# [REQUIREMENTS]
- A) Answer these from the sine wave predictor documentation:
(i) On which two microcontrollers does the code run?
(ii) What kind of operations does ConsentiumThings.h support?
(iii) What is BoardApiKey used for?
- B) In the sine wave predictor documentation, render this sentence in Spanish: "This library includes the necessary functionality to work with TensorFlow Lite on microcontroller platforms."
- C) Pick up the sine wave predictor documentation where it stops and keep writing in the same style.

# [TEXT SHOWN]
◆ ◆ ◆ ◆

Sine wave predictor with IoT

Documentation for Consentium TinyML Library Integration

This guide explains the usage and functionality of the Consentium TinyML library with ESP32 or Raspberry Pi Pico W compatible Edge boards. The code demonstrates how to perform sine wave prediction using a TensorFlow Lite model, which runs on a microcontroller (ESP32 or Raspberry Pi Pico W) and interacts with IoT boards for data transmission.

Key Components

Libraries Used

• EdgeNeuron.h: This library includes the necessary functionality to work with TensorFlow Lite on microcontroller platforms.

• ConsentiumThings.h: Provides support for IoT-related operations, such as WiFi initialization and data transmission.

Core Variables

• ConsentiumThingsDalton board;: Creates an object to manage IoT operations (WiFi, data transmission).

• WiFi Credentials:

  • ssid: Network SSID (WiFi name).

  • pass: WiFi password.

• API Keys:

  • SendApiKey: The key to authenticate sending data to a remote server.

  • BoardApiKey: API key for identifying the board.

• TensorFlow Lite Variables:

  • tensor_arena: Memory arena for TensorFlow Lite model execution.

◆ ◆ ◆ ◆

# [DATASET CONTENT]

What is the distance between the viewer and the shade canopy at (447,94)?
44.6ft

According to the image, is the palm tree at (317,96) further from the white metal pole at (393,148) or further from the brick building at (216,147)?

◆ ◆ ◆ ◆

# [ANSWERS GIVEN]
- A)
(i) ESP32 or Raspberry Pi Pico W.
(ii) IoT-related operations, such as WiFi initialization and data transmission.
(iii) Identifying the board.

- B) Esta biblioteca incluye la funcionalidad necesaria para trabajar con TensorFlow Lite en plataformas de microcontroladores.

- C)
  • kTensorArenaSize: Defines the maximum size of the tensor arena.

Code Breakdown

1. Setup Function

This function initializes both WiFi connectivity and the TensorFlow Lite model.

void setup() {
  board.initWiFi(ssid, pass); // Initialize WiFi with the given credentials
  board.beginSend(SendApiKey, BoardApiKey); // Start sending data
  
  // Initialize the model
  if (!initializeModel(model, tensor_arena, kTensorArenaSize)) {
    while (true);  // Halt if model initialization fails
  }
}

• board.initWiFi(ssid, pass);: Connects to the specified WiFi network.

• board.beginSend(SendApiKey, BoardApiKey);: Authenticates the board with its unique API keys.

• initializeModel(...): Loads the TensorFlow Lite model into memory using the defined tensor arena. If this fails, the execution stops.

2. Main Loop

The loop function continuously predicts the sine of x using the model and compares it with the actual sine value.

void loop() {
  if (x > 6.28) {
    x = 0.0;
  }

  setModelInput(x, 0); // Set model input
  if (!runModelInference()) {
    return;  // If inference fails, exit the loop
  }

  float y_predicted = getModelOutput(0); // Retrieve the model's output
  float y_actual = sin(x); // Compute the actual sine value
  
  vector<double> sensorValues = {x, y_predicted, y_actual}; // Prepare sensor values
  const char* sensorInfo[] = {"Input", "Predicted", "Actual"}; // Metadata for each value

  board.sendData(sensorValues, sensorInfo, LOW_PRE); // Send the data with low precision

  x += step;  // Increment x by 0.1 (or any set step size)
  delay(interval); // Delay between each iteration (7 seconds)
}

• setModelInput(x, 0);: Provides the input (x value) to the TensorFlow Lite model.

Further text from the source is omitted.